Benchmarking YOLOv4–YOLOv11 for Autonomous Driving: Small-Object Detection, Adverse Conditions and Confidence Calibration
Main Article Content
Abstract
Autonomous vehicles rely on real‑time object detection to perceive their surroundings and make safety‑critical decisions. The You Only Look Once (YOLO) family of one‑stage detectors is attractive for embedded platforms because it delivers high throughput; however, achieving high accuracy, fast inference and reliable confidence estimation simultaneously remains challenging. This study investigates how detection‑head design (anchor‑based vs. anchor‑free), intersection‑over‑union (IoU) loss functions and post‑processing strategies (standard non‑maximal suppression (NMS) vs. NMS‑free training) influence both accuracy and calibration for autonomous‑driving scenarios. Experiments were conducted on the BDD100K validation split using a unified training recipe with 640×640 images, consistent data augmentations and identical hyper‑parameters across eight configurations. Mean Average Precision (mAP), Expected Calibration Error (ECE), Brier score and end‑to‑end inference speed (frames per second, FPS) were measured alongside an error taxonomy for small objects. To further improve confidence reliability, a simple post‑hoc temperature‑scaling calibration was applied and evaluated.
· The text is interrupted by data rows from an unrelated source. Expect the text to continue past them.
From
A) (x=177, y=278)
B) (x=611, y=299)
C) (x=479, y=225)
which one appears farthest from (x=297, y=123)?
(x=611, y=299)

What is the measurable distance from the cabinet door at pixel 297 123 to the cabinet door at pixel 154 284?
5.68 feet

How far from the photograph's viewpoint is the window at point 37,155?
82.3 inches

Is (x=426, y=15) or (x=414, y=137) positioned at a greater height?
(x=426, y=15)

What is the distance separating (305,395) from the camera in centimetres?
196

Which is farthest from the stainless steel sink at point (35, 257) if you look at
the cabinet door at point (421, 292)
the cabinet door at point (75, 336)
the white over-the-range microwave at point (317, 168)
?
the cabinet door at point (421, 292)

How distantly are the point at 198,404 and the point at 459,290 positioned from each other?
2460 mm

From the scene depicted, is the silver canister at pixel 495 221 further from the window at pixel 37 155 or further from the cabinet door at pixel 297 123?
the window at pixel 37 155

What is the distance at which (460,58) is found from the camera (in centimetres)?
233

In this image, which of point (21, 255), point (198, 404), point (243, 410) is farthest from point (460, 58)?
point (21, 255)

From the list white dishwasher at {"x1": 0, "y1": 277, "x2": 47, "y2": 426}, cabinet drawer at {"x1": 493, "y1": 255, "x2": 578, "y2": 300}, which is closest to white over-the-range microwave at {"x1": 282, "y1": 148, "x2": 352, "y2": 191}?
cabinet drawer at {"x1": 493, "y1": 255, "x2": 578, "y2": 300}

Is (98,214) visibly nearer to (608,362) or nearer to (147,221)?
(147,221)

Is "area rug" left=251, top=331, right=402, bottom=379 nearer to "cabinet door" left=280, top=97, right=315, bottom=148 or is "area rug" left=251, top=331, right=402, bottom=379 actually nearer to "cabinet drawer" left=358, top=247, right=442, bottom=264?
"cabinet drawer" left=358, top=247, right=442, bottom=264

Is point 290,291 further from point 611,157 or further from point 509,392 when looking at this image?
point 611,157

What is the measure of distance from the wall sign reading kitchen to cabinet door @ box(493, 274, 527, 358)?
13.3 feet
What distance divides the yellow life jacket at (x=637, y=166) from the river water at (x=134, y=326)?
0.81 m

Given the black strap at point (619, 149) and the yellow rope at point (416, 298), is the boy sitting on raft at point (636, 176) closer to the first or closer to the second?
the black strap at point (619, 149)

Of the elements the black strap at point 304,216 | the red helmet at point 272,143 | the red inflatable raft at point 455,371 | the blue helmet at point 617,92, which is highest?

The results show that an anchor‑free head with a Complete‑IoU (CIoU) loss and NMS‑free training achieves the best accuracy–efficiency trade‑off, reducing ECE from 2.6 % to 2.1 % and increasing throughput to 97 FPS without sacrificing mAP. Temperature scaling further decreases ECE by approximately 0.5 percentage points and improves low‑confidence precision–recall area. These findings demonstrate that carefully chosen architectural and post‑processing design choices can significantly improve both the accuracy and trustworthiness of YOLO‑based detectors for autonomous vehicles.